As principais orientações debatidas no encontro serão compiladas em uma série de enunciados a serem editados pela Arpen-SP para serem apresentadas na 2ª edição do Seminário, no próximo dia 6 de abril, em Ribeirão Preto, quando serão submetidas à votação e aprovação dos participantes para então serem divulgadas como padrões de orientações editados pela Associação a todos os registradores civis paulistas.

O evento deste sábado (16.03) contou com a honrosa participação do Corregedor Geral Justiça, desembargador José Renato Nalini, que esteve acompanhado dos juízes auxiliares Ricardo Scaff, Marcelo Bennachio e Alberto Gentil de Almeida Pedrosa. Também esteve presente a juíza da 2ª Vara de Registros Públicos da Capital, Renata Mota Maciel, que representou o juiz Márcio Martins Bonilha Filho.

Além da presença do Corregedor, a mesa que coordenou o evento foi composta pelo presidente da Arpen-SP, Luis Carlos Vendramin Júnior, pelos vice-presidentes Lázaro da Silva e Manoel Luis Chacon Cardoso, pelos organizadores Marcelo Salaroli de Oliveira e Adriana Rollim Ragazini, e pelos debatedores Monete Hipólito Serra, Raquel Silva Cunha Brunetto, Leonardo Munari de Lima, Geny de Jesus Macedo Morelli, Maria Beatriz Lima Furlan, Luis Antônio Medeiros Souza e Alfredo de Oliveira Santos Neto, todos Registradores Civis das Pessoas Naturais.
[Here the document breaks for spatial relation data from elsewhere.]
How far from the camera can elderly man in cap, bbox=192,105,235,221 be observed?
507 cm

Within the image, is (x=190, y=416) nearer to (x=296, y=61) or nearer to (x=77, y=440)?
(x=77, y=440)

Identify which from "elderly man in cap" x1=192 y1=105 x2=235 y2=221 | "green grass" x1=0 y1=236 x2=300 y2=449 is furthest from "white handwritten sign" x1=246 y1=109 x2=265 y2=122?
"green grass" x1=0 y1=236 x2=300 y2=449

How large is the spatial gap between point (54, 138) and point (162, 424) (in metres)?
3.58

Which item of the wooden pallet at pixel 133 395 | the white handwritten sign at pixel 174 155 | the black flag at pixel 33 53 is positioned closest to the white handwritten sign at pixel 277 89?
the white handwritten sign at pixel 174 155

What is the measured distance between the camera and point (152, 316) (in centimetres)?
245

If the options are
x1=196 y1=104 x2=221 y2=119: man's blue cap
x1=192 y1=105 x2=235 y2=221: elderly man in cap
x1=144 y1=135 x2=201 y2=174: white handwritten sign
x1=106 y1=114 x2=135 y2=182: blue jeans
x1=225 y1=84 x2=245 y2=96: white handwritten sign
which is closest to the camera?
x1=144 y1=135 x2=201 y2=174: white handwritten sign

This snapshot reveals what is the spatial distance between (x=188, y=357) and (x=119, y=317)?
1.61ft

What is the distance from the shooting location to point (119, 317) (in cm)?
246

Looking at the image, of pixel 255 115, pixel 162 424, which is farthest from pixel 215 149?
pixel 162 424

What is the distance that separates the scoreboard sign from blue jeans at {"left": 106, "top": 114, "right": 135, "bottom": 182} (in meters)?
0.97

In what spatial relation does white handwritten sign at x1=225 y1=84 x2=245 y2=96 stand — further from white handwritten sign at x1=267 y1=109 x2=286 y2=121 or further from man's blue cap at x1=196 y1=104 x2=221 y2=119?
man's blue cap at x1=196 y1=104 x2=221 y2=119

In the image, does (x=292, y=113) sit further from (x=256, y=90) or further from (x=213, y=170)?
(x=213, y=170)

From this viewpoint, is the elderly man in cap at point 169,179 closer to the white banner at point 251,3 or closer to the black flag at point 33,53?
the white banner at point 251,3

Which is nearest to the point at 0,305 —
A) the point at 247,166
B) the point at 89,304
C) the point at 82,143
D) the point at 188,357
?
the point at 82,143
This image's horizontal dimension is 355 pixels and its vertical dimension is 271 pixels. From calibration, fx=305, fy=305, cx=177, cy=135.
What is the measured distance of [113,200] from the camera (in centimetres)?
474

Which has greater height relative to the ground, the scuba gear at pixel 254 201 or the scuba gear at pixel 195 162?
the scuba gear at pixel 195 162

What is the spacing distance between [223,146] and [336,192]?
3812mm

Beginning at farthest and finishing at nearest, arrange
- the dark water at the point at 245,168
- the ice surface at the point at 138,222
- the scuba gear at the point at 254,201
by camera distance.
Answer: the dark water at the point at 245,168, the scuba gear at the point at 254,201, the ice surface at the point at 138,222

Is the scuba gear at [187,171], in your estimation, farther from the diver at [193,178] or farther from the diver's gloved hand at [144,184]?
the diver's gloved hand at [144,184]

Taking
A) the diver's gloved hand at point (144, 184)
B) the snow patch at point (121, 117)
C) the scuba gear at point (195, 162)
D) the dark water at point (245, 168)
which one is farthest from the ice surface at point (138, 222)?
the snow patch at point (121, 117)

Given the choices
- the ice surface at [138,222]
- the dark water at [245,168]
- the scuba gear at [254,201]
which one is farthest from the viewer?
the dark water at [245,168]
Ao abrir o evento, o presidente da Arpen-SP destacou o momento especial vivido pelo Registro Civil "como a maior revolução dos últimos tempos, dando início ao registro civil eletrônico nacional, com um modelo de base para as integrações nacionais". Segundo Vendramin as novas normas de serviço, realizadas "por meio de uma parceria sincera e construtiva entre o judicial e o extrajudicial", possibilitou avanços importantes para a sociedade, como o nome do natimorto e os casamentos homoafetivos.

Em sua fala, o desembargador José Renato Nalini agradeceu o apoio dos registradores civis na construção das novas normas, parabenizou a Arpen-SP por sua atitude proativa e destacou que "as Normas de Serviço do Extrajudicial não são congeladas, mas devem ser cumpridas, experimentadas e continuamente aperfeiçoadas, para que se preste um serviço cada vez mais eficiente", destacou, colocando a CGJ-SP à disposição para receber novas sugestões "desde que oriundas de um consenso mínimo".

A posição da CGJ-SP e das próprias orientações debatidas no Seminário foi contextualizada pela registradora do Distrito de Ermelino Matarazzo, Maria Beatriz Lima Furlan, para quem "a pacificação de entendimentos diferentes só ocorrerá quando os Corregedores começarem a se manifestar sobre pontos polêmicos, uma vez que o Direito precisa ser interpretado e somente a jurisprudência é que norteará quais serão os padrões nos pontos que provocam divergências de interpretações", afirmou.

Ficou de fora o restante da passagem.